Can Intensivists Ever Have True Autonomy? The Answer May Lie Outside the ICU.

One of the most common frustrations among intensivists is the lack of autonomy.

In many hospitals, the intensivist manages the ventilator, vasopressors, CRRT, and life-threatening emergencies—but the final decisions often remain with the admitting consultant.

The debate usually revolves around open ICUs vs. closed ICUs.

But perhaps we’re asking the wrong question.

The Real Problem

An intensivist usually sees the patient only after they become critically ill.

The patient already belongs to another specialty—medicine, surgery, neurology, cardiology, or gastroenterology. Naturally, those specialists continue to have a major role in decision-making.

As long as intensivists enter the patient’s journey late, complete autonomy will always be difficult.

The OPD Connection

What if intensivists had their own outpatient clinics?

Not for coughs and colds—but for:

  • Post-ICU follow-up (PICS clinics)
  • Sepsis survivors
  • Long COVID and ICU rehabilitation
  • Tracheostomy and home ventilation clinics
  • Nutrition and functional recovery
  • Advanced care planning
  • High-risk patients who frequently require ICU admission

Now the intensivist is no longer just the doctor who appears in a crisis.

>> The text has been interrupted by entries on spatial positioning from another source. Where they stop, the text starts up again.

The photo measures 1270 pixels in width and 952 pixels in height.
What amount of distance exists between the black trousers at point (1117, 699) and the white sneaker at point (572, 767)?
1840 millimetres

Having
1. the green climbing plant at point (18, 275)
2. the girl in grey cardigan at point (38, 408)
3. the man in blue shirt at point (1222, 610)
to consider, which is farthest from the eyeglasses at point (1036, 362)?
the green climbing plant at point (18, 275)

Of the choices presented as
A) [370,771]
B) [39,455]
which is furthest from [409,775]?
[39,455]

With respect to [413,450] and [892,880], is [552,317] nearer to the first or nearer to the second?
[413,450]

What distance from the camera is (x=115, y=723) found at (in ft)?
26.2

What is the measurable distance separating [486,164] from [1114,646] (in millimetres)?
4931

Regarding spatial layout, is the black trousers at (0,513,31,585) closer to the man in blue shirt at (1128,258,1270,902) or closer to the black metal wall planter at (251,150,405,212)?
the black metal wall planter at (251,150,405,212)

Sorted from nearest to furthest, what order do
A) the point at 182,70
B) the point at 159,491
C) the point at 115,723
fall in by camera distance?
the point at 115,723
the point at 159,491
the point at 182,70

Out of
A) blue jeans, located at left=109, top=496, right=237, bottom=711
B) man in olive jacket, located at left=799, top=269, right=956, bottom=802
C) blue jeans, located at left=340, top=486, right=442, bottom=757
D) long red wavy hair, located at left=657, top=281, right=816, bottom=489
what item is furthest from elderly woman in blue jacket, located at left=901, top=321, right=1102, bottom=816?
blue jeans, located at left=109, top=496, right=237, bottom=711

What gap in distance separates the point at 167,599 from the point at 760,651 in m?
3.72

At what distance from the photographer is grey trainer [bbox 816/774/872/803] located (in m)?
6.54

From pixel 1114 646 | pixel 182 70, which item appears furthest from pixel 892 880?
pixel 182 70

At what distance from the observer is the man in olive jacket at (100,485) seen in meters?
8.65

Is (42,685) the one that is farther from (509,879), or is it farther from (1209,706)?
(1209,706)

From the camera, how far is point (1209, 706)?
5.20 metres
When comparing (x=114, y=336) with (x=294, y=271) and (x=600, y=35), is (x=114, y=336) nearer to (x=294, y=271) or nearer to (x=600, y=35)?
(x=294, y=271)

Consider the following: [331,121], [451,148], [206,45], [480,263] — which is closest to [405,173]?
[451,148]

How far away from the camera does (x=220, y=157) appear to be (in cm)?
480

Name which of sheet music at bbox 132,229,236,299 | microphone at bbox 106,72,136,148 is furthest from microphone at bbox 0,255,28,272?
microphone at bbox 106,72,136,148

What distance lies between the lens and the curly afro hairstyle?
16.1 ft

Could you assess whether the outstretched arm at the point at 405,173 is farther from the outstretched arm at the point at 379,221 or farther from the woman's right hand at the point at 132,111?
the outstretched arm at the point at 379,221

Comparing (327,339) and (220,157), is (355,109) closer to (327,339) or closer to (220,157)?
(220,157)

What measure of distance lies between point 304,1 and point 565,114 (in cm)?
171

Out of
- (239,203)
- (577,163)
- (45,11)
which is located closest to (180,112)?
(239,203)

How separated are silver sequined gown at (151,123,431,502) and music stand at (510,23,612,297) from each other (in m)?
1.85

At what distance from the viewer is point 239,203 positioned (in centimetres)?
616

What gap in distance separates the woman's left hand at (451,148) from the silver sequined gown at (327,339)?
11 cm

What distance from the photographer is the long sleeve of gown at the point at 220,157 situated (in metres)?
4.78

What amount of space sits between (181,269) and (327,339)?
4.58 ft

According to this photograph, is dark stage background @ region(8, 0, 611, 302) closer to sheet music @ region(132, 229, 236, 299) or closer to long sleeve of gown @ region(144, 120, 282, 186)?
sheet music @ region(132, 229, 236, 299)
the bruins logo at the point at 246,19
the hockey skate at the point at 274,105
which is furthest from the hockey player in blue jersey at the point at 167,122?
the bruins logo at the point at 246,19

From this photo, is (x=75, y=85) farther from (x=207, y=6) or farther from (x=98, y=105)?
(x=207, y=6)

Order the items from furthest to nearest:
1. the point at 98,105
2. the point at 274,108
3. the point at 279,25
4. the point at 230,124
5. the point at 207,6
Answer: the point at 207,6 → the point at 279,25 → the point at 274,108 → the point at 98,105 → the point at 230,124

They become the physician responsible for the patient’s continuum of care.

Autonomy Comes From Ownership

Every specialty that enjoys autonomy has one thing in common:

It owns patients before, during, and after hospitalization.

Cardiologists have clinics.

Neurologists have clinics.

Nephrologists have clinics.

Gastroenterologists have clinics.

Most intensivists have only an ICU.

Without continuity of care, autonomy will always depend on referrals.

The Future of Critical Care

Worldwide, post-ICU recovery clinics are expanding because surviving critical illness is only the beginning. Many patients develop cognitive impairment, muscle weakness, psychological problems, and reduced quality of life after discharge.

Who understands these patients better than the intensivist who managed them in the ICU?

This is an opportunity for the specialty to extend its role beyond the ICU walls.

Final Thoughts

Intensivists often ask for more autonomy inside the ICU.

Perhaps the better strategy is to create it outside the ICU.

An OPD will not solve every problem. Closed ICUs, institutional policies, and collaboration with other specialties will always matter.

But if Critical Care Medicine wants to be seen as a complete specialty—not just an in-hospital service—it needs to follow its patients beyond the ICU.

Autonomy is rarely given. It is built by creating a relationship with patients that begins before the ICU and continues long after they leave it.